Dem will er seine Wunder weisen
In Feld und Wald und Strom und Feld.
– Joseph von Eichendorff
So lobte schon Eichendorf das Fernweh. Auch uns hat es wieder fest im Griff und wir haben beschlossen, für ein paar Monate die Wunder der weiten Welt zu erkunden! Startpunkt ist ein Flug nach Hongkong, den Rückweg werden wir von Singapur antreten. Dazwischen liegen hoffentlich Abenteuer, schöne Erlebnisse und viel Spaß, wahrscheinlich aber auch ein bisschen Anstrengung und ein paar ungemütliche Momente. Für den Anfang haben wir einen (hoffentlich) längeren Aufenthalt in China geplant, wo wir uns mit einer Mischung aus öffentlichen Verkehrsmitteln und Mietauto fortbewegen wollen und in Hotels schlafen. Danach soll es weitergehen nach Australien, hier ist eher Camping geplant. Am Ende kommt dann vielleicht noch etwas Südostasien – so ganz sicher ist das alles noch nicht.

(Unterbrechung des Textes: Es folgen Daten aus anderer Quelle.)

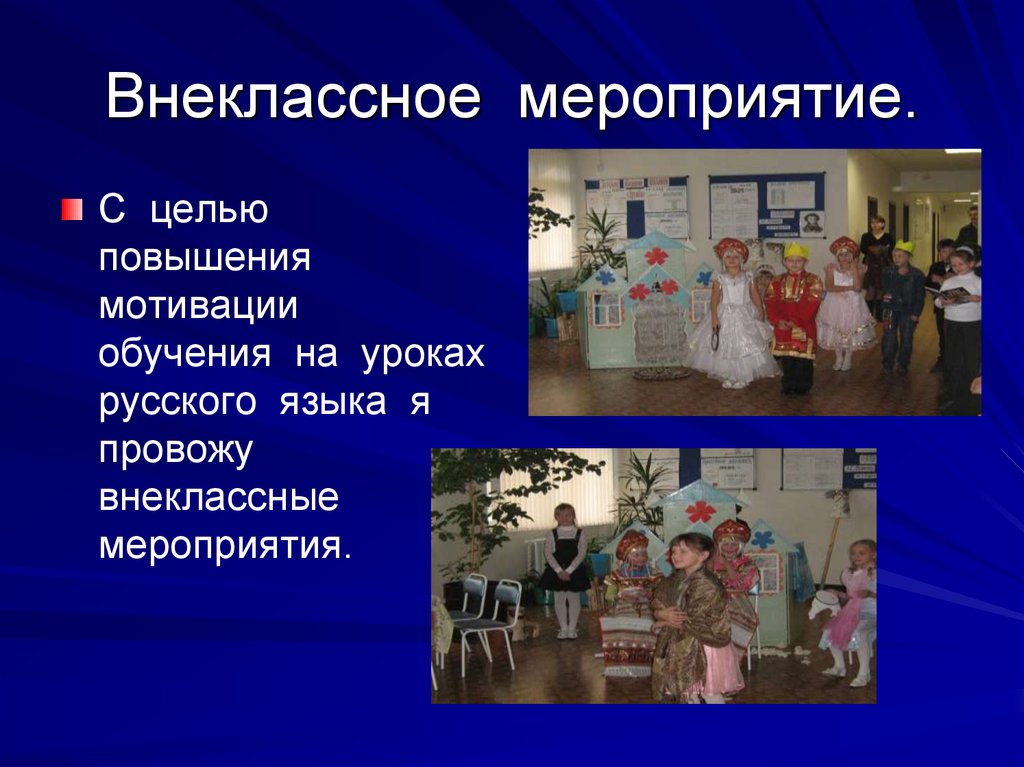 Внеклассное мероприятие.

С целью повышения мотивации обучения на уроках русского языка я провожу внеклассные мероприятия.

In Berlin gibt es dafür einiges vorzubereiten. Wir vermieten unsere Wohnung unter, packen Sachen ein und wieder aus, überlegen, wie viele Bodys Wanda wohl braucht und wie sehr ein Kind in 6 Monaten wächst. Die Kinder werden gegen alles mögliche geimpft, dank Berliner Institut für Tropenmedizin (das seit neuestem Institut für Internationale Gesundheit heißt, weil es scheinbar nicht nur Deutschland und die Tropen gibt) geht das sehr unkompliziert. Einige Samstage fahren wir ins Virchow-Klinikum und lassen uns impfen – die Kinder kennen bald schon die wenigen Bücher dort und auch den Tukan, der sie in den sonst eher trostlosen Fluren auf einem Foto begrüßt. Während in Deutschland noch ein Haufen Papierkram auf das Abarbeiten wartet, wird die Menge an Punkten auf meiner Todo-Liste die mit einem “nur mit chinesischer Telefonnummer machbar” gekennzeichnet sind, immer länger. Egal ob Auto mieten, Taxi App herunterladen, Drohne registrieren oder Hotel buchen, für allen möglichen Kram braucht man eben eine chinesische Telefonnummer. Aber so steigt auch die Vorfreude auf unser Abenteuer immer weiter.
PS: Mein Opa, bekennender Freund tierischer Proteine, war übrigens Fan seiner eigenen Variante der obigen Verse:
Wem Gott will rechte Gunst erweisen
Den schickt er in die Wurstfabrik.
Den lässt er von der Wurst abbeißen
Und wünscht ihm einen guten Appetit.